Chez Panisse by Alice Waters is one of the very first cookbooks I got. My father gave me a copy for Christmas when I was 18, and it’s been with me ever since; it’s a beautiful book. In it, there is a dish of mussels, fennel, saffron and creme fraiche – it is simple and delicious, and relies on really good ingredients, which sums up what has made Alice such an influence in my life. It was probably the first recipe I cooked from the book and I still have it on the menu at my restaurant Spring today, as an homage of sorts.
Mussels are really beautiful in the autumn. When you cook seasonally, as we do, you use whatever you have to hand, and each time an ingredient comes back in season, you are so happy to see it. So each autumn, we will often want to push ourselves and do something new – a mussel escabeche, say – but there’s also something nice about cooking a dish you’ve always cooked. It’s like going back to old friends, like going home. Because I do feel that is what this kind of recipe is. Even if your mother wasn’t the greatest cook in the world, there will always be something she made that still tastes of comfort. For me, it’s my mum’s crumbed chicken with mashed potato; and cherries. When I was a child, mangoes and cherries would mark the end of the school year. We’d always get a box of each when school was out for the summer. I remember sitting in the garden dangling cherries in pairs from my ears like earrings and spitting out the pips, hoping a tree would grow.
Food should take you somewhere special like that – not in a razzle-dazzle kind of way, but in a nurturing way, for both your body and your soul. It should take you to a happy place, which in great part is linked to memory. Someone I work with says all my recipes are memory-bound.
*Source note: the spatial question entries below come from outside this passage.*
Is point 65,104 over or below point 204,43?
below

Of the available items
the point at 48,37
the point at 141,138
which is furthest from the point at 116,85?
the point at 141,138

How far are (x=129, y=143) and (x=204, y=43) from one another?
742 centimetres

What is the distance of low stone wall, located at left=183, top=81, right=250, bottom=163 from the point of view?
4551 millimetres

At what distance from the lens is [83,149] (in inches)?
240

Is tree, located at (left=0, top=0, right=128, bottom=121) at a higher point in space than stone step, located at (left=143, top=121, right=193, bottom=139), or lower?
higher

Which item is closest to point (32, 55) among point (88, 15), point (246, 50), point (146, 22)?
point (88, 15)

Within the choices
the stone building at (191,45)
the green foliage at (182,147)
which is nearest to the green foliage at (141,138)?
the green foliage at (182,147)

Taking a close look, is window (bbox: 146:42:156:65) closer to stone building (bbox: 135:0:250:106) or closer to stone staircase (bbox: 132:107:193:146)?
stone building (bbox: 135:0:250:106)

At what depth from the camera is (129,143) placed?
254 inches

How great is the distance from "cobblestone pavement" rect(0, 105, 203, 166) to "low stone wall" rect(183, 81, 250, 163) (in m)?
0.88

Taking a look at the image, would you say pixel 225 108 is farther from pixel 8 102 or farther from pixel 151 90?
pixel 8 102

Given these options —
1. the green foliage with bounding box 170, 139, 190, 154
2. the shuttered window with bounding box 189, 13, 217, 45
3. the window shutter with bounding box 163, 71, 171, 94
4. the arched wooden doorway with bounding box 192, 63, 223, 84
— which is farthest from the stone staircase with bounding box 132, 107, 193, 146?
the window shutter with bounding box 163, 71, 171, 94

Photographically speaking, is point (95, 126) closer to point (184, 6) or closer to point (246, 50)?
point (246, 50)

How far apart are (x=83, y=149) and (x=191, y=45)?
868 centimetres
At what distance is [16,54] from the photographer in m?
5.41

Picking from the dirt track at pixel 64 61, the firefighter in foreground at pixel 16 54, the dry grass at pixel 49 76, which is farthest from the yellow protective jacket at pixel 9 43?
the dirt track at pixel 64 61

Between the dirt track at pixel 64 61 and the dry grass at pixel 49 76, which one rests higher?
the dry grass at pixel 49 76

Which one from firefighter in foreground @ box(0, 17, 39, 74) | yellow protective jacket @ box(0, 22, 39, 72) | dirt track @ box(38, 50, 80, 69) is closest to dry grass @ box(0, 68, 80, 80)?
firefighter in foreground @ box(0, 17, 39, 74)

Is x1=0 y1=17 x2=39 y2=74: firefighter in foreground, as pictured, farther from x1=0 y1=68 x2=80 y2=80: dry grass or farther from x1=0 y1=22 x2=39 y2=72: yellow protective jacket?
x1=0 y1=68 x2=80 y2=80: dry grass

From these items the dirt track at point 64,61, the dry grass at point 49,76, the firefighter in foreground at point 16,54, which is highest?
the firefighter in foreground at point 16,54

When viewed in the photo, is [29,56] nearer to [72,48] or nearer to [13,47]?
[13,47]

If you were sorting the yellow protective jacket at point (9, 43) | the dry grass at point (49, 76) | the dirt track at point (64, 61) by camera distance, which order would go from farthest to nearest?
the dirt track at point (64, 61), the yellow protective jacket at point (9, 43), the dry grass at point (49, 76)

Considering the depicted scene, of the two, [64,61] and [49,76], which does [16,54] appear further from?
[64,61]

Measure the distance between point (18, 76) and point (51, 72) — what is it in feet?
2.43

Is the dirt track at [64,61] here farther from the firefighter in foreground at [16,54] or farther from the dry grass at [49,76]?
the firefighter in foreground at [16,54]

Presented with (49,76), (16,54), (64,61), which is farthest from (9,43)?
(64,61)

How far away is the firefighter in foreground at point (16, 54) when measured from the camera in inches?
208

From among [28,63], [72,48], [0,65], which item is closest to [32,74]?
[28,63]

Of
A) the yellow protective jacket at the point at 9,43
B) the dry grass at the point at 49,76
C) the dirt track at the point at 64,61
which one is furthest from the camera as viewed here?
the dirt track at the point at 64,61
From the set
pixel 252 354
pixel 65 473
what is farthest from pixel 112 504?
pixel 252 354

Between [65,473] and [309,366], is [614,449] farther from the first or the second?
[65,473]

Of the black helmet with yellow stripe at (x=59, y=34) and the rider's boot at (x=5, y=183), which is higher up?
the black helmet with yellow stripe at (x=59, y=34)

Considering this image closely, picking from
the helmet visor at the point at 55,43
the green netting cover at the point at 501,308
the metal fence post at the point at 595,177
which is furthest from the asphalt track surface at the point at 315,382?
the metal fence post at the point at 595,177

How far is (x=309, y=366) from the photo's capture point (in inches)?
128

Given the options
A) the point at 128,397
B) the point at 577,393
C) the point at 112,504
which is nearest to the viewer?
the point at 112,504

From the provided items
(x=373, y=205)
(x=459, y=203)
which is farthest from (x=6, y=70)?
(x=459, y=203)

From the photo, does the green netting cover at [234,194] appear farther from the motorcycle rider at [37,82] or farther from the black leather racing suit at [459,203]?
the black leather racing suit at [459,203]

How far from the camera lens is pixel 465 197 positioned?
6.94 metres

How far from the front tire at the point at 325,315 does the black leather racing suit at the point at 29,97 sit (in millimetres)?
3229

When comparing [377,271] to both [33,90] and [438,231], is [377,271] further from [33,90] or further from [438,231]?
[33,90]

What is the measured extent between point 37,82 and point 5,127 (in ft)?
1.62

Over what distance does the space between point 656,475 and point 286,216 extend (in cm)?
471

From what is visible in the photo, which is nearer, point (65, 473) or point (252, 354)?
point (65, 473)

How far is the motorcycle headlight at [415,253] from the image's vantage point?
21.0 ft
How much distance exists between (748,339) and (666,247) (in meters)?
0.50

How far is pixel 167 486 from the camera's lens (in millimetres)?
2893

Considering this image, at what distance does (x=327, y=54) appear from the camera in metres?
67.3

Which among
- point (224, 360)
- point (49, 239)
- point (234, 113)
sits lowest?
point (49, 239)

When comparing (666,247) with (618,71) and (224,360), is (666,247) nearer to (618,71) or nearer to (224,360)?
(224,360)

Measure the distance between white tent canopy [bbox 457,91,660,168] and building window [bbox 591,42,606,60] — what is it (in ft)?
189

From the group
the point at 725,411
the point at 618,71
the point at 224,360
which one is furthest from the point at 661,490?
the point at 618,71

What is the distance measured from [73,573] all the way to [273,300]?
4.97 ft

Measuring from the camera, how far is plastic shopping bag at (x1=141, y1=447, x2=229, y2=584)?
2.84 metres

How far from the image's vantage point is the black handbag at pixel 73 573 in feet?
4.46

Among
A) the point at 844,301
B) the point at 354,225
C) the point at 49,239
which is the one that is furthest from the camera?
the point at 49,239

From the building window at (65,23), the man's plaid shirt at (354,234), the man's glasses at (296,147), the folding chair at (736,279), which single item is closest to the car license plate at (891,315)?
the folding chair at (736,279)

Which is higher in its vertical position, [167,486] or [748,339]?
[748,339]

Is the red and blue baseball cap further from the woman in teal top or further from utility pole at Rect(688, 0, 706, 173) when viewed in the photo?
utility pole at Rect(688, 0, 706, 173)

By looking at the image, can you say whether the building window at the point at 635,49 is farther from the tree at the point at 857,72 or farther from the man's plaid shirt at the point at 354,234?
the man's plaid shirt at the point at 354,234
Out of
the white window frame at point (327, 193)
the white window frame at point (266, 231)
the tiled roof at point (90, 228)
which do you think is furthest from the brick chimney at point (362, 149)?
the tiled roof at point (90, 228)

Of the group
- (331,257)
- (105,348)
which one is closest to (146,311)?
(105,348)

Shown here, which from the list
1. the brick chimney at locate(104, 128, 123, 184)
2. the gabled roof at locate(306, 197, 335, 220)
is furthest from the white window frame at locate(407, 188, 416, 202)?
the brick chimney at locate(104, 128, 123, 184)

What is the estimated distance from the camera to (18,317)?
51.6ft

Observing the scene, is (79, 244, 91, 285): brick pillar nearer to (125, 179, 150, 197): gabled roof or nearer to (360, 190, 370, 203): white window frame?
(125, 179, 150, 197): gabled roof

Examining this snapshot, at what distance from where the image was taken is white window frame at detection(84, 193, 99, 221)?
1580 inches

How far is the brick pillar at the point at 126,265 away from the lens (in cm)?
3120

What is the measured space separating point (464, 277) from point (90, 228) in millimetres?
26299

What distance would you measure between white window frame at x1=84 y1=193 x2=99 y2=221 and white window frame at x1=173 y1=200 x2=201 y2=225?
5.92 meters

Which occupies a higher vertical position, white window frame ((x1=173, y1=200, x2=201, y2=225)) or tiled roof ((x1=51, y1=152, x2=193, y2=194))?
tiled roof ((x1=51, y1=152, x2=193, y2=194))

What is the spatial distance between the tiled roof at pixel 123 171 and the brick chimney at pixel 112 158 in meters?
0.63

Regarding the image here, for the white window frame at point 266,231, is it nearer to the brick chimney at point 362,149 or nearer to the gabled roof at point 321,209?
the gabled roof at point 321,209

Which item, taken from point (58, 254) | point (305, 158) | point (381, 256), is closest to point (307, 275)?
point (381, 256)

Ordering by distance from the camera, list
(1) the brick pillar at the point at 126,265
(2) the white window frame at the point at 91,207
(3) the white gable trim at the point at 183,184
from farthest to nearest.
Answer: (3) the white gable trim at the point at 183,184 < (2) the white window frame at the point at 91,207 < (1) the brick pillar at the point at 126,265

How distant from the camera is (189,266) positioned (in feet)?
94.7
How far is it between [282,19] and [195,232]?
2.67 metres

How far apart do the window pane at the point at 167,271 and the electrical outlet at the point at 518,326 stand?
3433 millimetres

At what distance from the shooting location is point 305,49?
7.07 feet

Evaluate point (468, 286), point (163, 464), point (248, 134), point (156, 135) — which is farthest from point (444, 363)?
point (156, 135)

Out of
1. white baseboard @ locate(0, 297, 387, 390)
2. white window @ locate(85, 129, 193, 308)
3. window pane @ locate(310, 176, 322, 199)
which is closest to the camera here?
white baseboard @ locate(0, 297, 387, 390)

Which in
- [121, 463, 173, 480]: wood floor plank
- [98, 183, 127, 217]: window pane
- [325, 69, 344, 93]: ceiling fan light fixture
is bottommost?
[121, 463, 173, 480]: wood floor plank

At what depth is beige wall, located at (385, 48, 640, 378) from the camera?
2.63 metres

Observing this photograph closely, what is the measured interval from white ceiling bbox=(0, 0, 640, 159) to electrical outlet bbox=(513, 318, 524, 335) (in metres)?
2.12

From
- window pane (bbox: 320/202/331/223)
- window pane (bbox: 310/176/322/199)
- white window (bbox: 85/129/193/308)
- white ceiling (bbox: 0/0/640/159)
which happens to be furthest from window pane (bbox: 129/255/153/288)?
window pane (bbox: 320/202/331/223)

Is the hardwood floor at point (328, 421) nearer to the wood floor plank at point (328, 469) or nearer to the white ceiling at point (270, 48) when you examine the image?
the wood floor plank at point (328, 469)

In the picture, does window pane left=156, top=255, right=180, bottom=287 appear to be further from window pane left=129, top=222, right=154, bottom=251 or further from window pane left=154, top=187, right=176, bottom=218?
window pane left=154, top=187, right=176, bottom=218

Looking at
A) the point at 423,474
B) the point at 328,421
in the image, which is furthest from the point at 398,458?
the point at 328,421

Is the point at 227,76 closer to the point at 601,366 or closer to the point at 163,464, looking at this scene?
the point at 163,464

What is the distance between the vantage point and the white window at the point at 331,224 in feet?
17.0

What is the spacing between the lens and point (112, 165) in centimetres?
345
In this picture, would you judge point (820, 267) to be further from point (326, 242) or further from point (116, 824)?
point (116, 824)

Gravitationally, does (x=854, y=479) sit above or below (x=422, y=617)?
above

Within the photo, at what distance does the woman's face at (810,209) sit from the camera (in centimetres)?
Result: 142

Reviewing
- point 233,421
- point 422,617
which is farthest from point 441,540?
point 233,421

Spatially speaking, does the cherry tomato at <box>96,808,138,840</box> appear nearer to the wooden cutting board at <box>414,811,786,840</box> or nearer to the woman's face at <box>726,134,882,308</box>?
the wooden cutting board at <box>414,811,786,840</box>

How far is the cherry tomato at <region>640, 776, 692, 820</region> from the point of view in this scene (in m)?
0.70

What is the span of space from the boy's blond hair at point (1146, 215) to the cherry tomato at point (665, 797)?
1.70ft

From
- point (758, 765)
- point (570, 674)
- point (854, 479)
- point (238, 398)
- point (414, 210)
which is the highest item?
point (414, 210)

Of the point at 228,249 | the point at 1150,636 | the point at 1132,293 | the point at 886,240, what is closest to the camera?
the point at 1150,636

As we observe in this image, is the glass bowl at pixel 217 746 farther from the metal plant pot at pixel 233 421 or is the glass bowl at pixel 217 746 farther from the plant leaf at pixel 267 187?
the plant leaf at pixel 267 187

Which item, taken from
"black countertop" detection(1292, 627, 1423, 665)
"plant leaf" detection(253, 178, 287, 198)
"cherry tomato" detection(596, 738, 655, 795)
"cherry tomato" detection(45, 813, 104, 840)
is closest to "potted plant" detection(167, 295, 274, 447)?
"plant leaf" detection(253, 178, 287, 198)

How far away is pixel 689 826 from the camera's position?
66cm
No cook has influenced me more than Alice: her whole approach to food, valuing farmers, prioritising produce, pushing for organics, for good, clean soil. She has made me think about food waste and sustainability, and about how food can contribute to a solution to wider issues. And Chez Panisse takes me back to that moment in my life when it all started, when I fell in love with cooking. Thirty-five years on, I still feel the same.
Mussels with fennel, creme fraiche and saffron
Prep 5 min
Cook 45 min
Serves 4
1 glass dry white wine
2 banana shallots, peeled and finely chopped
4 bay leaves
A few thyme sprigs
10 black peppercorns
1kg live mussels, thoroughly cleaned
1tbsp unsalted butter
1 medium fennel bulb, base and outer layer removed, and finely sliced
2 tsp saffron threads
Salt and black pepper
250ml water
250ml creme fraiche
150g young leaf spinach, well washed
To serve
Crusty white bread
Unsalted butter
Pour the wine into a large, heavy-based saucepan, add the shallots, bay leaves, thyme and peppercorns, and bring to a simmer. Add the mussels, increase the heat slightly and cover with a tight-fitting lid. Cook for four to five minutes, shaking the pan occasionally.
Drain the mussels in a sieve set over a bowl, to catch the cooking liquor. Wipe the pan clean, then return it to a low heat. Melt the butter, add the fennel, season with the saffron, salt and pepper and sweat for 10 minutes, until soft.
Meanwhile, discard any unopened mussels. Strain the mussel cooking liquor and add it to the fennel with the water and creme fraiche. Stir well and bring to a boil, simmer for one to two minutes, then add the spinach and mussels. Cook for a further minute, to wilt the spinach and warm the mussels through. Check and adjust the seasoning.
Serve with crusty, open-textured white bread and unsalted butter.